We were not too upset by the loss of my Moscow residence permit. "If I return," M. said, "they'll register you as well. But until then they won't let you live there in any case." Sure enough, I was thrown out of the capital in 1938 and after that was allowed to come back only for brief periods of a month or so on academic business. At last Surkov proposed that I return ("you've been in exile long enough"). Throwing up my work, I returned to Moscow to move into the room offered me by the Union of Writers. I was kept hanging around for six months, and then Surkov informed me that there would be neither a room for me nor a permit to reside in the city. "They say that you left it of your own free will," he explained to me, adding that'he had no time to "talk with the comrades about you." And it is only now at last, in 1964, that I have suddenly been granted the right to live here. No end of people have written letters and pleaded on my behalf, but perhaps it has only happened now because a certain magazine[10] is about to print some of M.'s poems. This means that he has at last returned to Moscow. During thirty- two years not a line of his work has appeared in print. It is twenty- five years since his death, and thirty since his first arrest.
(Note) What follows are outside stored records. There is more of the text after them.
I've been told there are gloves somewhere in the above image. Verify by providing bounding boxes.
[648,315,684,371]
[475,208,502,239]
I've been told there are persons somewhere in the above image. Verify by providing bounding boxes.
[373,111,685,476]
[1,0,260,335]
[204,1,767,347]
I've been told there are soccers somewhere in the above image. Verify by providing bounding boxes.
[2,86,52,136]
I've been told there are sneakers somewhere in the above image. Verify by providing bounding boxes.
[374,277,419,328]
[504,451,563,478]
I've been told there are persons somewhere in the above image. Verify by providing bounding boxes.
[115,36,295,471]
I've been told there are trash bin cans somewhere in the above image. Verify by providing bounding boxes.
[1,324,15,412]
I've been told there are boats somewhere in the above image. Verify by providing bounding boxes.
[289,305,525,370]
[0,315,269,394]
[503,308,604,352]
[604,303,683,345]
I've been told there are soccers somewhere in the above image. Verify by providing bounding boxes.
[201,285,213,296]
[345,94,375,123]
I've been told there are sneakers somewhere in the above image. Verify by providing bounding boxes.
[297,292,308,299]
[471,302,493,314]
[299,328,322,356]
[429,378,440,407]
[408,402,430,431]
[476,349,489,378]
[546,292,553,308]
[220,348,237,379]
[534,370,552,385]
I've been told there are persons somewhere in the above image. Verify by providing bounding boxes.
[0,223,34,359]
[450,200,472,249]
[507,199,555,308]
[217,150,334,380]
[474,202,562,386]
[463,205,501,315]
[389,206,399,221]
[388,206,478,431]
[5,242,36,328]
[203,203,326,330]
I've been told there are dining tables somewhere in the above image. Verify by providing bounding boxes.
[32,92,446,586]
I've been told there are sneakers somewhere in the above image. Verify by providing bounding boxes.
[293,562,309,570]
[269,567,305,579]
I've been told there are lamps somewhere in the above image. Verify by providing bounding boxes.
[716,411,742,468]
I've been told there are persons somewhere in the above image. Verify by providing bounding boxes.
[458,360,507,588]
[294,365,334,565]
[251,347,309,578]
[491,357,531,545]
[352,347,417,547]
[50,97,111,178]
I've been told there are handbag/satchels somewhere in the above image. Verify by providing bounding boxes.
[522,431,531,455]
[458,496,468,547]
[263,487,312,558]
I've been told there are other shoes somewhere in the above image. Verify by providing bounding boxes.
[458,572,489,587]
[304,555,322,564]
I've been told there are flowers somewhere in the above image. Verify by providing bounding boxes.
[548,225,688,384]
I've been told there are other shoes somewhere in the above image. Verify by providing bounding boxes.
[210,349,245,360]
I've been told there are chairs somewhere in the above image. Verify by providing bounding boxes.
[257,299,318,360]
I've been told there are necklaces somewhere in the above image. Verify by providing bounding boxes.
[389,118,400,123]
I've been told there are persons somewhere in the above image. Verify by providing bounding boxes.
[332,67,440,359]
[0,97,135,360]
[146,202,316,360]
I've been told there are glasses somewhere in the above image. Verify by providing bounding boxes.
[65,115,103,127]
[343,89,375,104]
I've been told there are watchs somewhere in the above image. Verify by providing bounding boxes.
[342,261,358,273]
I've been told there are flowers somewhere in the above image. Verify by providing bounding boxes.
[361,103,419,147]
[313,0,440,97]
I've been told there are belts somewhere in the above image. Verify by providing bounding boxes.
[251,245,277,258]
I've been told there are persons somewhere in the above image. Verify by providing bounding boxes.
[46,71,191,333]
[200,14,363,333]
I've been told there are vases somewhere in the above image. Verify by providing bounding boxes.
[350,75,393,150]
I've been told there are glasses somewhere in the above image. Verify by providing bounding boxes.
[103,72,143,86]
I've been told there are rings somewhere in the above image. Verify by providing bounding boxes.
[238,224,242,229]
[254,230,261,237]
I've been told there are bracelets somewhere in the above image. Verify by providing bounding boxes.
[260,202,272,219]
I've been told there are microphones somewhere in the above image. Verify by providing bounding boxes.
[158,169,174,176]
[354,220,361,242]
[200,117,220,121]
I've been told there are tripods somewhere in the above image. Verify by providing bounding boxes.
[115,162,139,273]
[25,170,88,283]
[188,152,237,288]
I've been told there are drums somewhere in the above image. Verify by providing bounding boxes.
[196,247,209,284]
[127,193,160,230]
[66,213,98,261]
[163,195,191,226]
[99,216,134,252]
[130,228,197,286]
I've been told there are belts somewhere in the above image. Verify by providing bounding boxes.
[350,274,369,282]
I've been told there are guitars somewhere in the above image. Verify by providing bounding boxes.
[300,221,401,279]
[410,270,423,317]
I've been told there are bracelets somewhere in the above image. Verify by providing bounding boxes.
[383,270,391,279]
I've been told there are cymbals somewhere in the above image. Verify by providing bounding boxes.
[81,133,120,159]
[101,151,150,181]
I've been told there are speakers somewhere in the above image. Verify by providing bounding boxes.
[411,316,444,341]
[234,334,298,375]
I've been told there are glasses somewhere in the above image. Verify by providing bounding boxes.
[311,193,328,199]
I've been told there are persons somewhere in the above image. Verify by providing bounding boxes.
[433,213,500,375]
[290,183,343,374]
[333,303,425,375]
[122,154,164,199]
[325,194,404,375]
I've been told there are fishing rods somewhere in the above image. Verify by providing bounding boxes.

It really was a great relief when M. was given proper papers in Voronezh. The business of renewing the temporary ones not only took up a great deal of time, but was accompanied by constant anxiety and speculation as to whether it would be issued or not. In the GPU office and the police station one heard the same conversations all the time: some complained to the man behind the window that they had been refused a permit to reside, others begged for it to be granted. But the official never argued—he just stretched out his hand for your application and told you when it had been turned down. Those who were refused permits to live in Voronezh had to move into the countryside, where it was impossible to earn one's living and conditions were unbearable. And every time we joined all the other people making the rounds of offices to get our bits of paper, we trembled in case we should be unlucky and be forced to move on in some unknown direction for reasons not revealed to us. "And clutching in my fist a worn year of birth, herded with the herd . . ." When M. read these lines to Mikhoels, he took out his papers and held them in his clenched hand.